SOURCE TEXT.
This is my way of bonding individually with people on my team. It’s my way of meeting them in the corridor or having a coffee with the boss situation. And it works. Ask anyone on my team.

Connection Five – a vlog to everyone every month

As described in Chapter 9, I record a simple 10-minute vlog every month and share it with the team. I talk about the big picture – what’s going on in the company, where we’re at, which challenges we’re facing. Instead of doing an all-hands meeting, very popular in companies these days, I take my iPhone and record a short message, edit it for brevity and let everyone watch at their own pace and comment below the video if they feel like it. This vlog is yet another way of connecting with my team members and an opportunity for them to see me at least once a month and realize that I’m here and I’m taking good care of the business.

Video or audio? Which is better?

Definitely video. As we have very few weekly meetings and very rare one-on-one conversation, we ask everyone involved to have their video on. It’s a question of maintaining a good relationship.

From our side, we promise not to overwhelm them with too many meetings and not to make these meetings too long. Our longest meetings last for two hours tops because everything longer than that becomes just too tiring. That’s why we expect everyone to be present with video on so we can really enjoy each other’s company and a deep, meaningful conversation.

Excerpts from a spatial dataset:
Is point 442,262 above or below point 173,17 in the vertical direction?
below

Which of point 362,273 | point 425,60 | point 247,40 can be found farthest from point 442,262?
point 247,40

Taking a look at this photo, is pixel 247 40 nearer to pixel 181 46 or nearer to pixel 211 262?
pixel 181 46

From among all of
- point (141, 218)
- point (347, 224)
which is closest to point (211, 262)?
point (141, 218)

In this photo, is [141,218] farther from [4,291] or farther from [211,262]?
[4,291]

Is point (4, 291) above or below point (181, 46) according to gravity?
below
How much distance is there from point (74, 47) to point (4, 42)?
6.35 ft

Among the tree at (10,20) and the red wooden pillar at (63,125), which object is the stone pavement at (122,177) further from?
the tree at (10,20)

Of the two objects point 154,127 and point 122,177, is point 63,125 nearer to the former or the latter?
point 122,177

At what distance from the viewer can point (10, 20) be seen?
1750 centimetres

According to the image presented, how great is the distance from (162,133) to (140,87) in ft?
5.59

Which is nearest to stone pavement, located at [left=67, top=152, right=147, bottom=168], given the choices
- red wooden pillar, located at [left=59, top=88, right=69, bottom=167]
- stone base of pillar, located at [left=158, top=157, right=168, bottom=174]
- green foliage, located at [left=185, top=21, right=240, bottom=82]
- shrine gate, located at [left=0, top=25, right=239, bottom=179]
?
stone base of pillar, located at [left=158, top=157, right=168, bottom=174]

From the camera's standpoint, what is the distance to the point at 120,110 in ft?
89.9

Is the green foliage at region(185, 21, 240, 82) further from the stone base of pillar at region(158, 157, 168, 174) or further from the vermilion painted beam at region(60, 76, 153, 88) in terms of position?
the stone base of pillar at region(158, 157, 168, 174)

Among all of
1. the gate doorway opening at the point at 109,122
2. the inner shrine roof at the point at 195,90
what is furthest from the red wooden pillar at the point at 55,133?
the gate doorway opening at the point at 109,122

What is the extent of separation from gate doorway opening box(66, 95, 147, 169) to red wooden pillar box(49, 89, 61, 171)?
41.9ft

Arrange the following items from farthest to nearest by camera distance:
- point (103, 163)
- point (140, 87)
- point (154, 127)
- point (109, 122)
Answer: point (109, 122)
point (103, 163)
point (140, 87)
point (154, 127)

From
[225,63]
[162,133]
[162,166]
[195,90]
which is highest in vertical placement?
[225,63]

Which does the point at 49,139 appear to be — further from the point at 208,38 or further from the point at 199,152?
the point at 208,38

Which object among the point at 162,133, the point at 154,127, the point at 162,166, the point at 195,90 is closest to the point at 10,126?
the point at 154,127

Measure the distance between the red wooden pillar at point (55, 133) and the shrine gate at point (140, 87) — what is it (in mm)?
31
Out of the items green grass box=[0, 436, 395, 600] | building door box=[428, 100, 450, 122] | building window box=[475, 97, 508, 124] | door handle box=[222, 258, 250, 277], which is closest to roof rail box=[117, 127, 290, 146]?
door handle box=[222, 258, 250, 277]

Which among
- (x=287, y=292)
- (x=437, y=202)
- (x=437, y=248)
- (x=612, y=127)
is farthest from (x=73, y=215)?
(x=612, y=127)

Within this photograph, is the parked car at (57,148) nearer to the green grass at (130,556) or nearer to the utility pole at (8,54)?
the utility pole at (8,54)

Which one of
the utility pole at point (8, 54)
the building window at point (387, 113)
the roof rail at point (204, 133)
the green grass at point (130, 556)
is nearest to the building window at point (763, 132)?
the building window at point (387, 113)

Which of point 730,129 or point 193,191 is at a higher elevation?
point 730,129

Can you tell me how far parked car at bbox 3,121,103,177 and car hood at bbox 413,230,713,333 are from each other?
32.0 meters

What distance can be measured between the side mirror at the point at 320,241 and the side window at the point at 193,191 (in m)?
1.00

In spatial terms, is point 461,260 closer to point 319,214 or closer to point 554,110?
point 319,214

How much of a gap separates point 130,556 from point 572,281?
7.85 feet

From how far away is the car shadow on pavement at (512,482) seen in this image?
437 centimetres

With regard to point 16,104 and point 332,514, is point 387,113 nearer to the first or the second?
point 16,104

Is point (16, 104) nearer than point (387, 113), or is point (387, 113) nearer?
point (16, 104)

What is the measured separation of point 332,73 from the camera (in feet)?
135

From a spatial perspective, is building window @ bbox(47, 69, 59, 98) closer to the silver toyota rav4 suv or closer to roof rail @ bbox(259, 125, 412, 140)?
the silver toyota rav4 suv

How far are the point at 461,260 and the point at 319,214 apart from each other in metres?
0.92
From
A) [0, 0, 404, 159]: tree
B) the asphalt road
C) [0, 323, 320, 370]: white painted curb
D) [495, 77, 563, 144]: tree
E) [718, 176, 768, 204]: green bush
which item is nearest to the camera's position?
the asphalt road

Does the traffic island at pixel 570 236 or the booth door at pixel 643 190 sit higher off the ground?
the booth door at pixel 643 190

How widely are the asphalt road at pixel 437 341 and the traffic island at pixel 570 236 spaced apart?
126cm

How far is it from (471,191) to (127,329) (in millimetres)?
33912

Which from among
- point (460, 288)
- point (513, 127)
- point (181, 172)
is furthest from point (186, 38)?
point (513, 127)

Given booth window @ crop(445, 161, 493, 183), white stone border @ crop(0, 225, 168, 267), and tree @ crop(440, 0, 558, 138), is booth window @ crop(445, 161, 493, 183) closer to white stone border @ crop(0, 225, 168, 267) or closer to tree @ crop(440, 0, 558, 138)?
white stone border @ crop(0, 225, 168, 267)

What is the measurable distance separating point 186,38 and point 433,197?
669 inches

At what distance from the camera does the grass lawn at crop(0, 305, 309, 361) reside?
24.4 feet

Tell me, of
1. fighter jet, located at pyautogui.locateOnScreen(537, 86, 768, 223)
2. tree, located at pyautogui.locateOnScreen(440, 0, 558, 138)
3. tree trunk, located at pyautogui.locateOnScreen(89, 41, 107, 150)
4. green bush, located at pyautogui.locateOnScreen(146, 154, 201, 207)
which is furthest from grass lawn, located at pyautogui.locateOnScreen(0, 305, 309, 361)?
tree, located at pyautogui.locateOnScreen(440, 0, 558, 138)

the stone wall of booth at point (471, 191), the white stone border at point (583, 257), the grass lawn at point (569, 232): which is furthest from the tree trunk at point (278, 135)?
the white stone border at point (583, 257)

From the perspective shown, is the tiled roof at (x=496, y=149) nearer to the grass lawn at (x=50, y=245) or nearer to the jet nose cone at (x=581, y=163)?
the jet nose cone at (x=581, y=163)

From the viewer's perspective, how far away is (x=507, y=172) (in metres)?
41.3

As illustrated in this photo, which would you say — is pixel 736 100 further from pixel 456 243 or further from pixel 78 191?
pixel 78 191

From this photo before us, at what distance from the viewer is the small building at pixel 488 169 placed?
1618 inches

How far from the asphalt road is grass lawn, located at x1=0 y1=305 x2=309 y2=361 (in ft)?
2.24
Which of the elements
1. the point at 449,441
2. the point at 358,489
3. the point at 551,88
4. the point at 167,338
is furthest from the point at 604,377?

TASK DIRECTIONS. Decide whether each of the following statements agrees with the text on team communication, answering yes or no and quoting the words of the text that decide it: 1. The monthly vlog runs about ten minutes. 2. The vlog is presented during an all-hands meeting. 3. Meetings may last as long as three hours. The entries are not required for what is asked here.

OUTPUT.
1. Yes: "I record a simple 10-minute vlog every month"
2. No: "Instead of doing an all-hands meeting, very popular in companies these days, I take my iPhone and record a short message"
3. No: "Our longest meetings last for two hours tops"